• EXERCISE AIM
Reproduce without any change the lines of the items starting at the line that contains "When looking at" and ending at the last line of the items. Leave the pictures out of your answer.

(Excerpts from a spatial reasoning dataset)
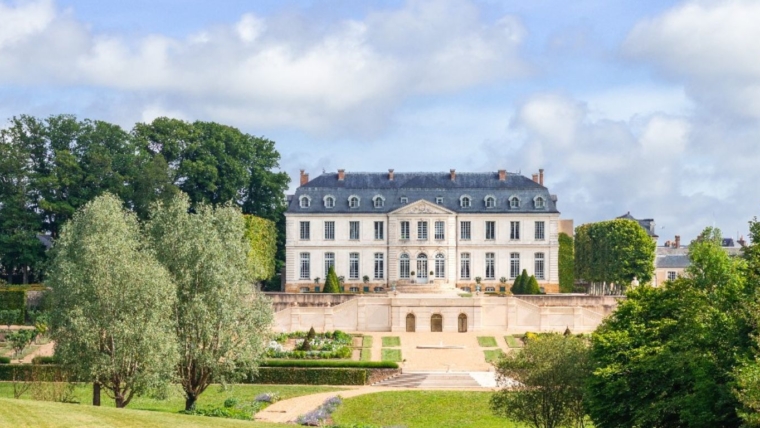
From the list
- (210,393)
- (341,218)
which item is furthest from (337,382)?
(341,218)

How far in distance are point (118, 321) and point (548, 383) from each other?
13083mm

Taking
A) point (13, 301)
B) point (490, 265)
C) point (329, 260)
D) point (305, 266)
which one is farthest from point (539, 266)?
point (13, 301)

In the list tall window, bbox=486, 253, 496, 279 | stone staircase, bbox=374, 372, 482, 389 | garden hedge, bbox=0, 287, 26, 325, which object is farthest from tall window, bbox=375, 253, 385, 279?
stone staircase, bbox=374, 372, 482, 389

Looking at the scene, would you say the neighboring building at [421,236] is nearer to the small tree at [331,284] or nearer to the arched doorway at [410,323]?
the small tree at [331,284]

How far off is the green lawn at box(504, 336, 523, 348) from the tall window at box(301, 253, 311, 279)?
2150 cm

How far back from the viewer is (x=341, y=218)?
7350cm

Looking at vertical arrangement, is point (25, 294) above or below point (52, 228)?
below

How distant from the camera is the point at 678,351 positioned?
2786cm

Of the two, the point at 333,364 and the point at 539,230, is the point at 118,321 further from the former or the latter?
the point at 539,230

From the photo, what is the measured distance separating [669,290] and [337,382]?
17.0 meters

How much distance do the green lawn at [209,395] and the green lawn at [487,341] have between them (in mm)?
12978

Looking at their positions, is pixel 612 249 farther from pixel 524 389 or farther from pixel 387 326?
pixel 524 389

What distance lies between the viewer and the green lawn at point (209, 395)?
122 ft

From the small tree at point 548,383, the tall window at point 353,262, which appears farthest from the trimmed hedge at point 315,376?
the tall window at point 353,262
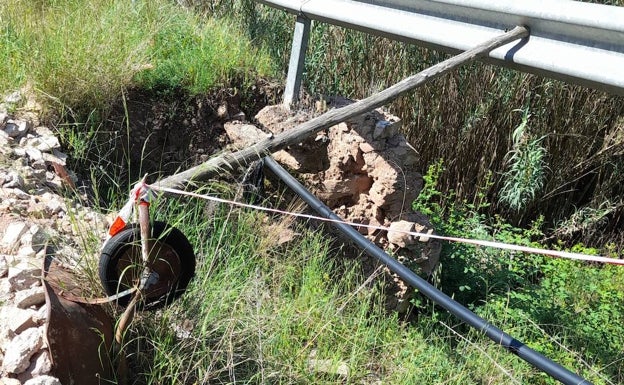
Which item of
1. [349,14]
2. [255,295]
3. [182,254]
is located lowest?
[255,295]

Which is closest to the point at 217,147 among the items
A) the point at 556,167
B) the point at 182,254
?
the point at 182,254

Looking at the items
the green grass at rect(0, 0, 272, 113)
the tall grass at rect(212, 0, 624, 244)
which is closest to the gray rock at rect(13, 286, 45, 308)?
the green grass at rect(0, 0, 272, 113)

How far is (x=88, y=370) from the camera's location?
2.63 m

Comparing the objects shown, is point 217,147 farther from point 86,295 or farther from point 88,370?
point 88,370

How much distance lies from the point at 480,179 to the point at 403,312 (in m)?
2.57

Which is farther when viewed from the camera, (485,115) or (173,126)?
(485,115)

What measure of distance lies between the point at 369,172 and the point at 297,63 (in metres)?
0.86

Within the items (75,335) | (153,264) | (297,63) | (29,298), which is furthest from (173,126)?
(75,335)

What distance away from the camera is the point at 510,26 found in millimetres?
3988

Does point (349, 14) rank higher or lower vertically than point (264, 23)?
higher

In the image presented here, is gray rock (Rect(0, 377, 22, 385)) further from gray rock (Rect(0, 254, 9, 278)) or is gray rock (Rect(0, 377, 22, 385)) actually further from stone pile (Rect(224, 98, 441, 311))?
stone pile (Rect(224, 98, 441, 311))

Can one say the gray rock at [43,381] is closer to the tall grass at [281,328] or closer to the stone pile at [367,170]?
the tall grass at [281,328]

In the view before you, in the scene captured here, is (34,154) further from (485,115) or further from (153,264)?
(485,115)

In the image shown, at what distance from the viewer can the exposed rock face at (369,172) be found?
15.6 ft
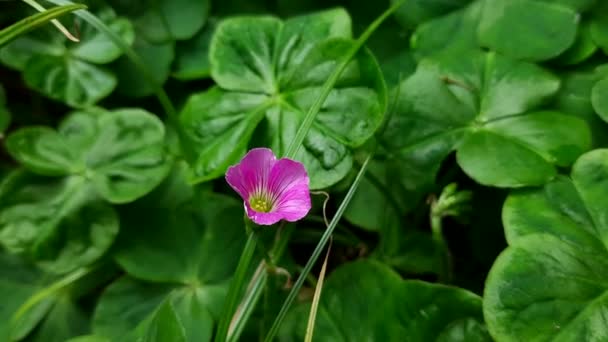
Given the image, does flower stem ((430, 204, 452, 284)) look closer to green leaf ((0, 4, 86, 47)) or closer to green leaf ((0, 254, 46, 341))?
green leaf ((0, 4, 86, 47))

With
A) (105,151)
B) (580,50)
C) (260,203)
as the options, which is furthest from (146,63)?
(580,50)

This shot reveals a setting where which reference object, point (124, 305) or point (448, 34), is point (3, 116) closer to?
point (124, 305)

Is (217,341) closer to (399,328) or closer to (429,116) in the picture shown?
(399,328)

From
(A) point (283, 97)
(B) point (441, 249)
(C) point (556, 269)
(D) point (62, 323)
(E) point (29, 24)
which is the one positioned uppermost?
(E) point (29, 24)

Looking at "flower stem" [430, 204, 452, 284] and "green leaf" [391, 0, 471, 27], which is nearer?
"flower stem" [430, 204, 452, 284]

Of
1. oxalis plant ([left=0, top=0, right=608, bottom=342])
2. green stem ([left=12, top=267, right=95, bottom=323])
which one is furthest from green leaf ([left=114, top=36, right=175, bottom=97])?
green stem ([left=12, top=267, right=95, bottom=323])

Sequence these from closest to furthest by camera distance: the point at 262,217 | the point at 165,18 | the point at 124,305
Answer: the point at 262,217 < the point at 124,305 < the point at 165,18

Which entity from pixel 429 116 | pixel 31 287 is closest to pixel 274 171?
pixel 429 116
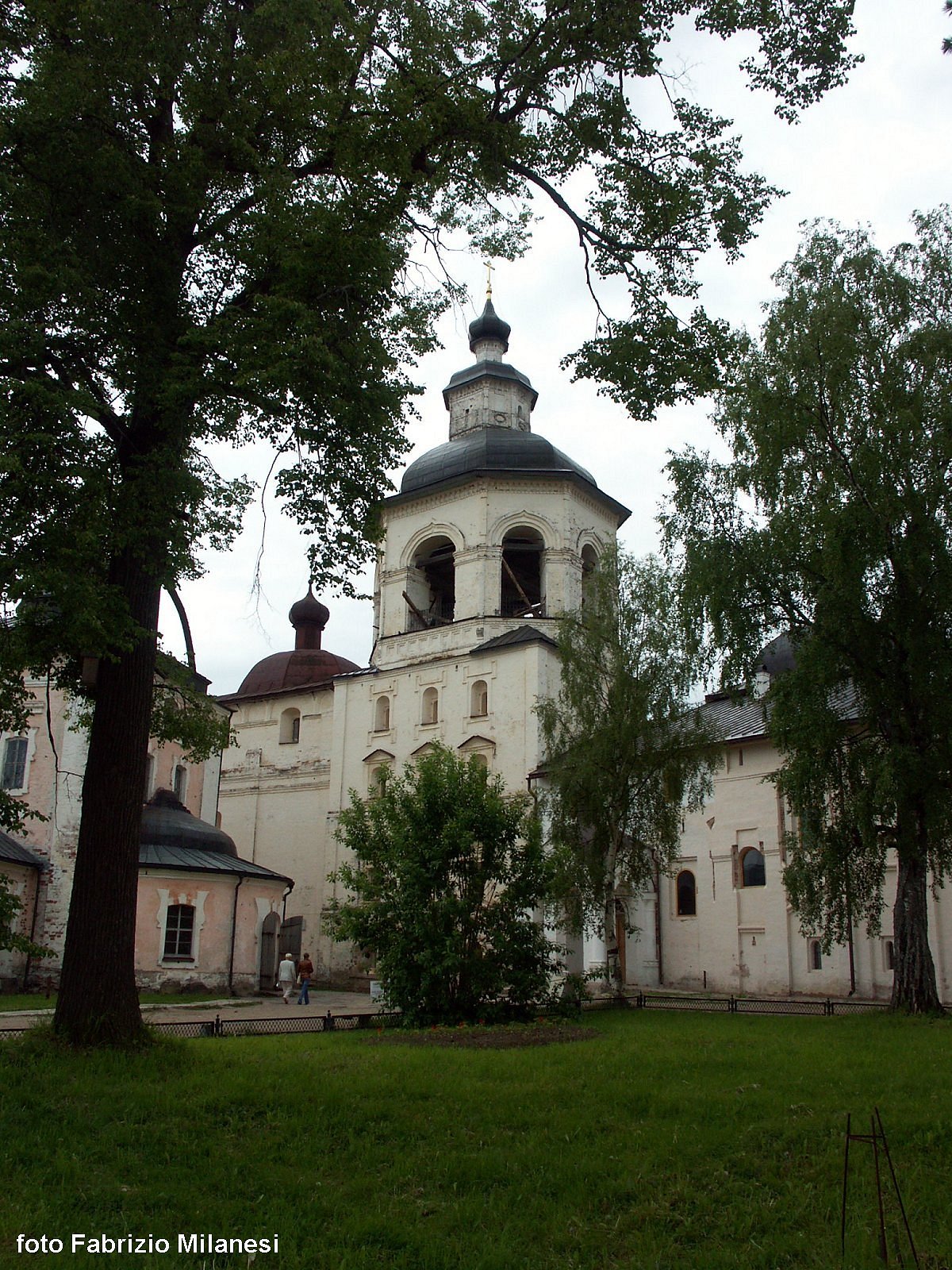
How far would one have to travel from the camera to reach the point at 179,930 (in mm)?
27219

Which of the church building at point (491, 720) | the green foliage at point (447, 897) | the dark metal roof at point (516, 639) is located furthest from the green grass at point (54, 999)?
the dark metal roof at point (516, 639)

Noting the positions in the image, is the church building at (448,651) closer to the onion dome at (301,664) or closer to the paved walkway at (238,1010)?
the onion dome at (301,664)

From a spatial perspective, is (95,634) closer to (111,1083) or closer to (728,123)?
(111,1083)

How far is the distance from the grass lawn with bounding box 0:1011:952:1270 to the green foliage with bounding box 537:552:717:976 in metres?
11.9

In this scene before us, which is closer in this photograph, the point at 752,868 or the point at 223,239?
the point at 223,239

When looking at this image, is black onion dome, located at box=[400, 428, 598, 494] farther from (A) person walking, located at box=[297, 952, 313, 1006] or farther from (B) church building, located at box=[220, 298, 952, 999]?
(A) person walking, located at box=[297, 952, 313, 1006]

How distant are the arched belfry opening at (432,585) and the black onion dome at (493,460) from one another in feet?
7.32

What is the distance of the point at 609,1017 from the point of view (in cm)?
1842

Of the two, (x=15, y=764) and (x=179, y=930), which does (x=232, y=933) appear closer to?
(x=179, y=930)

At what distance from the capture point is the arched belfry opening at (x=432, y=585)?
120 ft


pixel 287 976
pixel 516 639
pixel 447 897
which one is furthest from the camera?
pixel 516 639

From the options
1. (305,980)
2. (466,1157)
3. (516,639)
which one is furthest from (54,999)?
(466,1157)

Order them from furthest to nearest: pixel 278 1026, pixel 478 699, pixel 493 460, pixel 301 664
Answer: pixel 301 664, pixel 493 460, pixel 478 699, pixel 278 1026

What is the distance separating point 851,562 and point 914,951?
6716 mm
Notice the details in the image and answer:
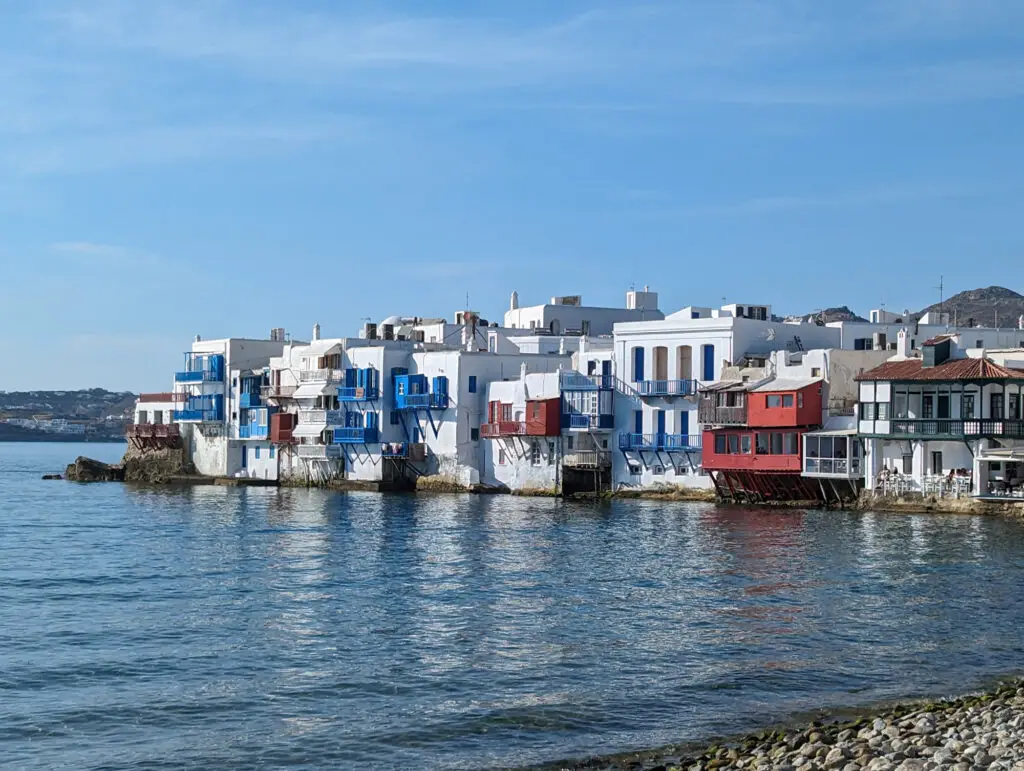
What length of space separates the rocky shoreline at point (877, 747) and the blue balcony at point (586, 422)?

• EXPECTED ANSWER
When looking at this image, is black onion dome, located at box=[400, 428, 598, 494] farther from (A) person walking, located at box=[297, 952, 313, 1006] or farther from (B) church building, located at box=[220, 298, 952, 999]?
(A) person walking, located at box=[297, 952, 313, 1006]

How distant are the arched belfry opening at (432,585) and the black onion dome at (493,460) from one another in feet?
7.32

What is the distance of the point at 609,1017 from the point of view (in cm)?
1842

Of the two, (x=15, y=764) and (x=179, y=930), which does (x=232, y=933) appear closer to?
(x=179, y=930)

At what distance from the capture point is the arched belfry opening at (x=432, y=585)?
120 ft


pixel 287 976
pixel 516 639
pixel 447 897
which one is furthest from the camera?
pixel 516 639

From the options
1. (305,980)
2. (466,1157)
3. (516,639)
which one is furthest from (54,999)?
(466,1157)

Order them from furthest to nearest: pixel 278 1026, pixel 478 699, pixel 493 460, pixel 301 664
Answer: pixel 301 664, pixel 493 460, pixel 478 699, pixel 278 1026

What is the distance separating point 851,562 and point 914,951?
6716 mm
Notice the details in the image and answer:
What length of space separates the rocky shoreline at point (877, 747) and the blue balcony at point (586, 422)?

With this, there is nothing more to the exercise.